As alliteration, both “Grass’s most egregious” and “craven critics” recall Spiro Agnew’s “nattering nabobs of negativism”: comically bad writing under the curious misapprehension that it is good writing. Irving’s piece is on more than one occasion unintentionally amusing: For example, while it begins with praise of Grass’s literary gifts, Irving implies that these literary gifts are not least so great an achievement, for which much should be forgiven if anything at all need be forgiven, because they served to inspire Irving to become a novelist. Irving’s second sentence, in a piece approaching 4500 words, notes that “. . . Dickens made me want to be a writer—but it was reading “The Tin Drum” at 19 and 20 that showed me how.

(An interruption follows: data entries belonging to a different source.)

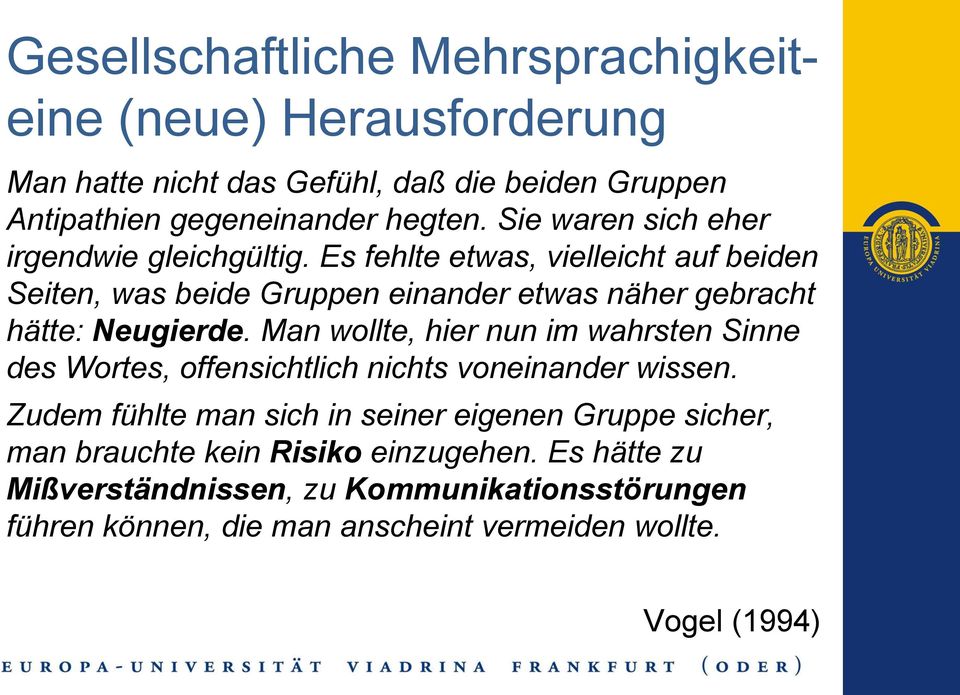 Es fehlte etwas, vielleicht auf beiden Seiten, was beide Gruppen einander etwas näher gebracht hätte: Neugierde.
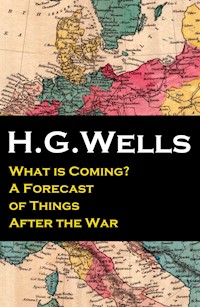 What is Coming? A Forecast of Things After the War (The original unabridged edition) - H G Wells - E-Book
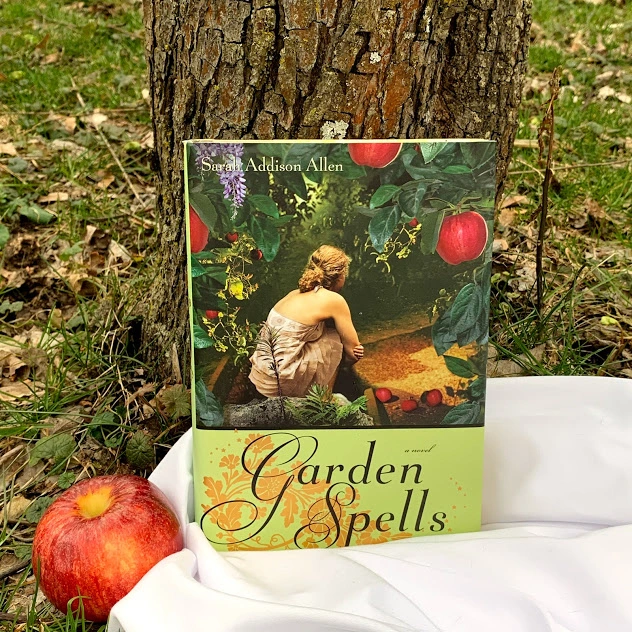 Garden Spells By Sarah Addison Allen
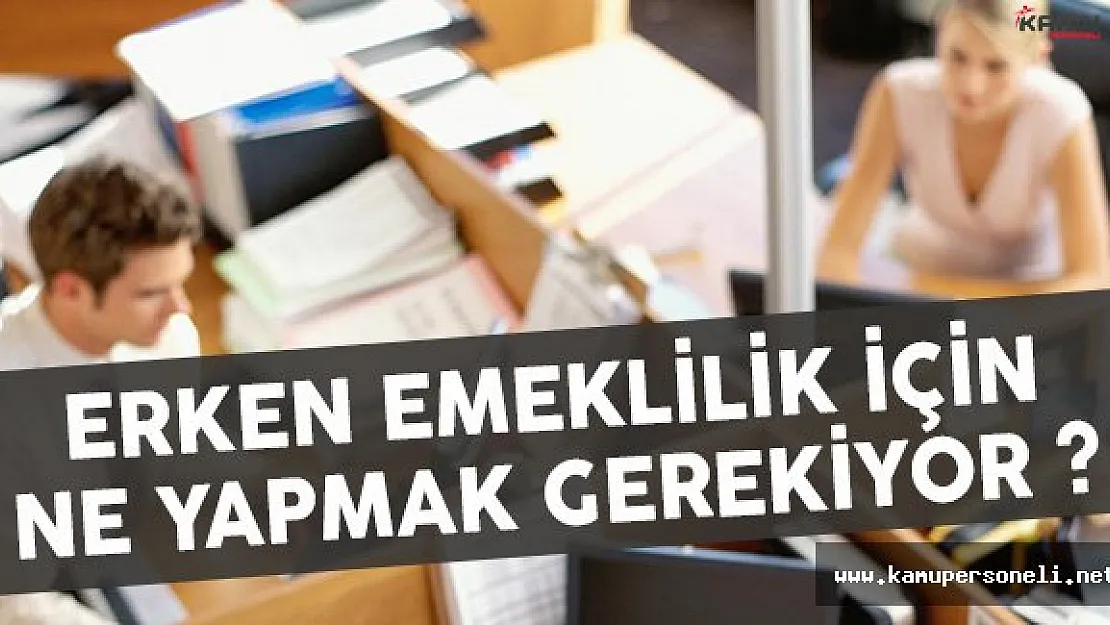 Erken Emeklilik İçin Ne Yapmak Gerekiyor ?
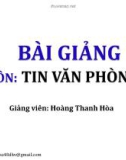 Bài giảng Tin học văn phòng 2: Chương 3 (Bài 1) - Hoàng Thanh Hòa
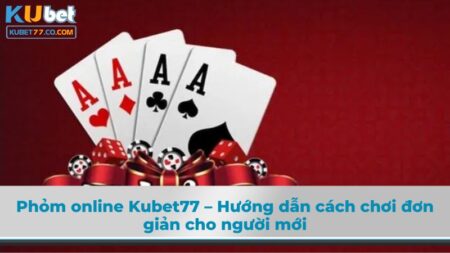 Phỏm online Kubet77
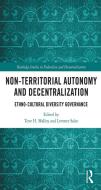 Non-Territorial Autonomy And Decentralization di Tove H. Malloy, Levente Salat edito da Taylor & Francis Ltd
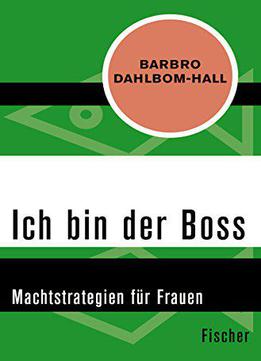 Ich Bin Der Boss: Machtstrategien Für Frauen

It was Günter Grass who demonstrated that it was possible to be a living writer who wrote with Dickens’s full range of emotion and relentless outpouring of language . . .” Justifying more than sixty years of bullying and evasiveness on the grounds that Grass is indirectly responsible for producing The Cider House Rules is not a risk-free rhetorical strategy. Similarly, Irving praises Grass’s “moral certainty,” a quality less consistently alluring than Irving seems to think it is, in Grass or in anyone else. So it turns out that hindsight, which is proverbially said to be always 20/20, can on occasion fall sadly short of that high rating. In this case, hindsight has failed not Grass’s enemies, but his friends.